CAA requests resulting in SERVFAIL since Dec 12th

I work on a small domain registrar/site hosting company. We have been using Let's Encrypt for our domains for about 2 years now but since about 6 days our certificate renewal processes have started failing with CAA SERVFAIL issues:

Problem {
  type: "urn:ietf:params:acme:error:dns",
  detail: "DNS problem: SERVFAIL looking up CAA for www.itsjustnic.com - the domain's nameservers may be malfunctioning",
  status: 400,
}

However, I can't reproduce this result:

djc-2021 instagram-owner certifier $ dig caa itsjustnic.com 

; <<>> DiG 9.10.6 <<>> caa itsjustnic.com
;; global options: +cmd
;; Got answer:
;; ->>HEADER<<- opcode: QUERY, status: NOERROR, id: 49935
;; flags: qr rd ra; QUERY: 1, ANSWER: 2, AUTHORITY: 0, ADDITIONAL: 1

;; OPT PSEUDOSECTION:
; EDNS: version: 0, flags:; udp: 4095
;; QUESTION SECTION:
;itsjustnic.com.                        IN      CAA

;; ANSWER SECTION:
itsjustnic.com.         3600    IN      CAA     0 issue "letsencrypt.org"
itsjustnic.com.         3600    IN      CAA     0 iodef "mailto:dns@instantdomains.com"

;; Query time: 104 msec
;; SERVER: 100.100.100.100#53(100.100.100.100)
;; WHEN: Mon Dec 18 16:07:31 CET 2023
;; MSG SIZE  rcvd: 125

djc-2021 instagram-owner certifier $ dig caa www.itsjustnic.com

; <<>> DiG 9.10.6 <<>> caa www.itsjustnic.com
;; global options: +cmd
;; Got answer:
;; ->>HEADER<<- opcode: QUERY, status: NOERROR, id: 57555
;; flags: qr rd ra; QUERY: 1, ANSWER: 0, AUTHORITY: 0, ADDITIONAL: 1

;; OPT PSEUDOSECTION:
; EDNS: version: 0, flags:; udp: 4095
;; QUESTION SECTION:
;www.itsjustnic.com.            IN      CAA

;; Query time: 101 msec
;; SERVER: 100.100.100.100#53(100.100.100.100)
;; WHEN: Mon Dec 18 16:07:39 CET 2023
;; MSG SIZE  rcvd: 47

All of the authorization errors that have seen have mentioned a www.* domain (we always create CSRs with two domains in the SAN, the registrable domain and the www. for that registrable).

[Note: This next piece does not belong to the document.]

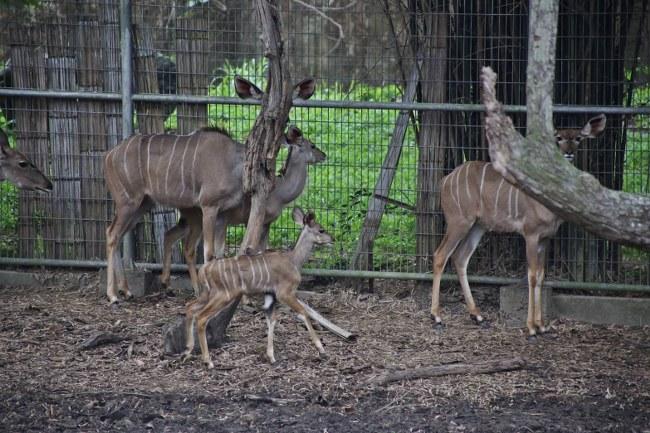 """เชียงใหม่ไนท์ซาฟารี ต้อนรับสมาชิกใหม่ """"ลูกกูดูใหญ่"""" สัตว์แห่งแอฟริกา (ชมคลิป)"""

I did find the documentation on CAA errors and common causes, however, I don't think these apply here? We do nothing with DNSSEC, and as shown above, we yield NOERROR for domains that don't have a CAA record.

We are using instant-acme (which we wrote) as our ACME client, and are using the dns-01 authorization method. Authoritative DNS records are served using a simple DNS server which we also wrote. However, our cloud logging solution does not reveal any error logs from the DNS server, nor any other logs with a SERVFAIL status (although we log ~every response).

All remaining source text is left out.